== Records supplied ==

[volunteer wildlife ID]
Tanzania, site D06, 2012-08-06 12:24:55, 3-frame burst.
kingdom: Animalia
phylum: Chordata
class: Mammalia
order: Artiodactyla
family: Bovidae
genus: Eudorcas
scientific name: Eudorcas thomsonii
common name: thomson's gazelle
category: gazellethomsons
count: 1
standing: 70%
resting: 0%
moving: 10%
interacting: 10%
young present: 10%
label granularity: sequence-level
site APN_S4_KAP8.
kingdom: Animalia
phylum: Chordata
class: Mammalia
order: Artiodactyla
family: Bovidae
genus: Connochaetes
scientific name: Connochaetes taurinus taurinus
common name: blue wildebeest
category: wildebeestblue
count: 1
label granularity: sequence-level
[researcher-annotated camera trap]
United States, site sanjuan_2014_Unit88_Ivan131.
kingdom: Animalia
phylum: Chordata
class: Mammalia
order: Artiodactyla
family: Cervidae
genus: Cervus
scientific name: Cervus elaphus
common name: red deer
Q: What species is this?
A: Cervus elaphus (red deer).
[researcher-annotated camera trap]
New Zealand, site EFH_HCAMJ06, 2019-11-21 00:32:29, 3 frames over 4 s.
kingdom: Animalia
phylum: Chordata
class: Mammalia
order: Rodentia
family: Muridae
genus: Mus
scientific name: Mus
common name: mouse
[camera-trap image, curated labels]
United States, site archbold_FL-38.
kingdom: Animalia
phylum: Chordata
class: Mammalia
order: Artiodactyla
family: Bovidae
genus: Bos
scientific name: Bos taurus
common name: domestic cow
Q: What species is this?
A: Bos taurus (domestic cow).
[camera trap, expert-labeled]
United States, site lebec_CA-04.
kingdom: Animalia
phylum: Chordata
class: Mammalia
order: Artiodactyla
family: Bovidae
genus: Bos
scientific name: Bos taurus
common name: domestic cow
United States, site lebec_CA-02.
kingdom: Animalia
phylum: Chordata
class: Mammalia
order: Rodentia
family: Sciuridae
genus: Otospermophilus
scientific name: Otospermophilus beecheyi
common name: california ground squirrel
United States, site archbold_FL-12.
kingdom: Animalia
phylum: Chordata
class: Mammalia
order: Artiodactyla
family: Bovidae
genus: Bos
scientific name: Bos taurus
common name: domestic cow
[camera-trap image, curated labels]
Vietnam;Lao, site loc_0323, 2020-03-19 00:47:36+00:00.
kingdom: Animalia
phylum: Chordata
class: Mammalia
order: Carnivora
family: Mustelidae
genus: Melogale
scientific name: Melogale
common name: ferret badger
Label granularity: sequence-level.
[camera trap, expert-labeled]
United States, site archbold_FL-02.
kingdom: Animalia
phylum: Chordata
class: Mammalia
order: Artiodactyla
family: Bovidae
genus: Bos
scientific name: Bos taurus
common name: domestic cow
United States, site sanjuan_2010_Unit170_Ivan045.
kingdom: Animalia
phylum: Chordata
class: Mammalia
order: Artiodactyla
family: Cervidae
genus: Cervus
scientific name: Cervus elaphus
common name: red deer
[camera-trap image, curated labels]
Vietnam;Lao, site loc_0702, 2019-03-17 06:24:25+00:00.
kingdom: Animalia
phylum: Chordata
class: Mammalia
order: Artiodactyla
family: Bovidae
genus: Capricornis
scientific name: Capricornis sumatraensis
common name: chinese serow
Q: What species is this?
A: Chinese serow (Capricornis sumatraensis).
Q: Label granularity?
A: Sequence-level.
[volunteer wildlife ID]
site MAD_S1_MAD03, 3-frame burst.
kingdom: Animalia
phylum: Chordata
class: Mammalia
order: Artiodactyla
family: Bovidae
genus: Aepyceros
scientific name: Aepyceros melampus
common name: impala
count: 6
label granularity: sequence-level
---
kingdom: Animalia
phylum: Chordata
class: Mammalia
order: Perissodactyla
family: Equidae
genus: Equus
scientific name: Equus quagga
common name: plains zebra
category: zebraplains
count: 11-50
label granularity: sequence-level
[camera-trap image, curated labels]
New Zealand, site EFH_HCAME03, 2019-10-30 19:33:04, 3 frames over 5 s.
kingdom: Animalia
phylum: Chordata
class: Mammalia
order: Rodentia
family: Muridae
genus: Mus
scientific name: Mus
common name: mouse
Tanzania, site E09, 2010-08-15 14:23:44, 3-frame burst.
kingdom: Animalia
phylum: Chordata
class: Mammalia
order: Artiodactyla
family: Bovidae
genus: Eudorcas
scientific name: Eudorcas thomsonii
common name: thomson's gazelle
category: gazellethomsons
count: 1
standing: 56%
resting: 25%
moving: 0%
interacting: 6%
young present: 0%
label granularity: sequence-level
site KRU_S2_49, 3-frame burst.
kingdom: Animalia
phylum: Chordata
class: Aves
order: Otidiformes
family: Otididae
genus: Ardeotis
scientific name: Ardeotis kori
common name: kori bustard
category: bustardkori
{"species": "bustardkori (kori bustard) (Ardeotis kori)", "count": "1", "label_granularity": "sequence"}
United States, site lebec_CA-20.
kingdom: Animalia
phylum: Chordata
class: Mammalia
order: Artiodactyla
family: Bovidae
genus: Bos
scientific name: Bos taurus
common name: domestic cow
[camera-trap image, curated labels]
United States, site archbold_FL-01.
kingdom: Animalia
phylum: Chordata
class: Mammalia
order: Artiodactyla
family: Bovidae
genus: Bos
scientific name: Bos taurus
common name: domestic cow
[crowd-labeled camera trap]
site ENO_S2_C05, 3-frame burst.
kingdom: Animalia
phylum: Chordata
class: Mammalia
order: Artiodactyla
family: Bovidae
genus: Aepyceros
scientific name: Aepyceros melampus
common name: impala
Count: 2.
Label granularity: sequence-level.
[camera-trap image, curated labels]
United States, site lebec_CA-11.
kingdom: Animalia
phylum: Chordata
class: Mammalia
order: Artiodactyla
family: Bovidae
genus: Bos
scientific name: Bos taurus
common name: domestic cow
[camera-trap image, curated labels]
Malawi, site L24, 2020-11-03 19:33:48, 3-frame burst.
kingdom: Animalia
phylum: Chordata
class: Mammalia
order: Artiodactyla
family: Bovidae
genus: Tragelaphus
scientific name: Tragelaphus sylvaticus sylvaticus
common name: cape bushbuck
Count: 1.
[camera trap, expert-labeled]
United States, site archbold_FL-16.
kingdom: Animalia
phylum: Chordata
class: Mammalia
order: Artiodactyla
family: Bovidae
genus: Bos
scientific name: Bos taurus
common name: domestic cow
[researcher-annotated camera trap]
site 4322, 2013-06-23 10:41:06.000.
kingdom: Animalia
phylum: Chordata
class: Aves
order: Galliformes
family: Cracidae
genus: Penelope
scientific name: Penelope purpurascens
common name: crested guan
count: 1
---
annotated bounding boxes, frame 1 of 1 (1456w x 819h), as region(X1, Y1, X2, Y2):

===

All records are to be retyped exactly. None may be omitted.

[volunteer wildlife ID]
Tanzania, site D06, 2012-08-06 12:24:55, 3-frame burst.
kingdom: Animalia
phylum: Chordata
class: Mammalia
order: Artiodactyla
family: Bovidae
genus: Eudorcas
scientific name: Eudorcas thomsonii
common name: thomson's gazelle
category: gazellethomsons
count: 1
standing: 70%
resting: 0%
moving: 10%
interacting: 10%
young present: 10%
label granularity: sequence-level
site APN_S4_KAP8.
kingdom: Animalia
phylum: Chordata
class: Mammalia
order: Artiodactyla
family: Bovidae
genus: Connochaetes
scientific name: Connochaetes taurinus taurinus
common name: blue wildebeest
category: wildebeestblue
count: 1
label granularity: sequence-level
[researcher-annotated camera trap]
United States, site sanjuan_2014_Unit88_Ivan131.
kingdom: Animalia
phylum: Chordata
class: Mammalia
order: Artiodactyla
family: Cervidae
genus: Cervus
scientific name: Cervus elaphus
common name: red deer
Q: What species is this?
A: Cervus elaphus (red deer).
[researcher-annotated camera trap]
New Zealand, site EFH_HCAMJ06, 2019-11-21 00:32:29, 3 frames over 4 s.
kingdom: Animalia
phylum: Chordata
class: Mammalia
order: Rodentia
family: Muridae
genus: Mus
scientific name: Mus
common name: mouse
[camera-trap image, curated labels]
United States, site archbold_FL-38.
kingdom: Animalia
phylum: Chordata
class: Mammalia
order: Artiodactyla
family: Bovidae
genus: Bos
scientific name: Bos taurus
common name: domestic cow
Q: What species is this?
A: Bos taurus (domestic cow).
[camera trap, expert-labeled]
United States, site lebec_CA-04.
kingdom: Animalia
phylum: Chordata
class: Mammalia
order: Artiodactyla
family: Bovidae
genus: Bos
scientific name: Bos taurus
common name: domestic cow
United States, site lebec_CA-02.
kingdom: Animalia
phylum: Chordata
class: Mammalia
order: Rodentia
family: Sciuridae
genus: Otospermophilus
scientific name: Otospermophilus beecheyi
common name: california ground squirrel
United States, site archbold_FL-12.
kingdom: Animalia
phylum: Chordata
class: Mammalia
order: Artiodactyla
family: Bovidae
genus: Bos
scientific name: Bos taurus
common name: domestic cow
[camera-trap image, curated labels]
Vietnam;Lao, site loc_0323, 2020-03-19 00:47:36+00:00.
kingdom: Animalia
phylum: Chordata
class: Mammalia
order: Carnivora
family: Mustelidae
genus: Melogale
scientific name: Melogale
common name: ferret badger
Label granularity: sequence-level.
[camera trap, expert-labeled]
United States, site archbold_FL-02.
kingdom: Animalia
phylum: Chordata
class: Mammalia
order: Artiodactyla
family: Bovidae
genus: Bos
scientific name: Bos taurus
common name: domestic cow
United States, site sanjuan_2010_Unit170_Ivan045.
kingdom: Animalia
phylum: Chordata
class: Mammalia
order: Artiodactyla
family: Cervidae
genus: Cervus
scientific name: Cervus elaphus
common name: red deer
[camera-trap image, curated labels]
Vietnam;Lao, site loc_0702, 2019-03-17 06:24:25+00:00.
kingdom: Animalia
phylum: Chordata
class: Mammalia
order: Artiodactyla
family: Bovidae
genus: Capricornis
scientific name: Capricornis sumatraensis
common name: chinese serow
Q: What species is this?
A: Chinese serow (Capricornis sumatraensis).
Q: Label granularity?
A: Sequence-level.
[volunteer wildlife ID]
site MAD_S1_MAD03, 3-frame burst.
kingdom: Animalia
phylum: Chordata
class: Mammalia
order: Artiodactyla
family: Bovidae
genus: Aepyceros
scientific name: Aepyceros melampus
common name: impala
count: 6
label granularity: sequence-level
---
kingdom: Animalia
phylum: Chordata
class: Mammalia
order: Perissodactyla
family: Equidae
genus: Equus
scientific name: Equus quagga
common name: plains zebra
category: zebraplains
count: 11-50
label granularity: sequence-level
[camera-trap image, curated labels]
New Zealand, site EFH_HCAME03, 2019-10-30 19:33:04, 3 frames over 5 s.
kingdom: Animalia
phylum: Chordata
class: Mammalia
order: Rodentia
family: Muridae
genus: Mus
scientific name: Mus
common name: mouse
Tanzania, site E09, 2010-08-15 14:23:44, 3-frame burst.
kingdom: Animalia
phylum: Chordata
class: Mammalia
order: Artiodactyla
family: Bovidae
genus: Eudorcas
scientific name: Eudorcas thomsonii
common name: thomson's gazelle
category: gazellethomsons
count: 1
standing: 56%
resting: 25%
moving: 0%
interacting: 6%
young present: 0%
label granularity: sequence-level
site KRU_S2_49, 3-frame burst.
kingdom: Animalia
phylum: Chordata
class: Aves
order: Otidiformes
family: Otididae
genus: Ardeotis
scientific name: Ardeotis kori
common name: kori bustard
category: bustardkori
{"species": "bustardkori (kori bustard) (Ardeotis kori)", "count": "1", "label_granularity": "sequence"}
United States, site lebec_CA-20.
kingdom: Animalia
phylum: Chordata
class: Mammalia
order: Artiodactyla
family: Bovidae
genus: Bos
scientific name: Bos taurus
common name: domestic cow
[camera-trap image, curated labels]
United States, site archbold_FL-01.
kingdom: Animalia
phylum: Chordata
class: Mammalia
order: Artiodactyla
family: Bovidae
genus: Bos
scientific name: Bos taurus
common name: domestic cow
[crowd-labeled camera trap]
site ENO_S2_C05, 3-frame burst.
kingdom: Animalia
phylum: Chordata
class: Mammalia
order: Artiodactyla
family: Bovidae
genus: Aepyceros
scientific name: Aepyceros melampus
common name: impala
Count: 2.
Label granularity: sequence-level.
[camera-trap image, curated labels]
United States, site lebec_CA-11.
kingdom: Animalia
phylum: Chordata
class: Mammalia
order: Artiodactyla
family: Bovidae
genus: Bos
scientific name: Bos taurus
common name: domestic cow
[camera-trap image, curated labels]
Malawi, site L24, 2020-11-03 19:33:48, 3-frame burst.
kingdom: Animalia
phylum: Chordata
class: Mammalia
order: Artiodactyla
family: Bovidae
genus: Tragelaphus
scientific name: Tragelaphus sylvaticus sylvaticus
common name: cape bushbuck
Count: 1.
[camera trap, expert-labeled]
United States, site archbold_FL-16.
kingdom: Animalia
phylum: Chordata
class: Mammalia
order: Artiodactyla
family: Bovidae
genus: Bos
scientific name: Bos taurus
common name: domestic cow
[researcher-annotated camera trap]
site 4322, 2013-06-23 10:41:06.000.
kingdom: Animalia
phylum: Chordata
class: Aves
order: Galliformes
family: Cracidae
genus: Penelope
scientific name: Penelope purpurascens
common name: crested guan
count: 1
---
annotated bounding boxes, frame 1 of 1 (1456w x 819h), as region(X1, Y1, X2, Y2):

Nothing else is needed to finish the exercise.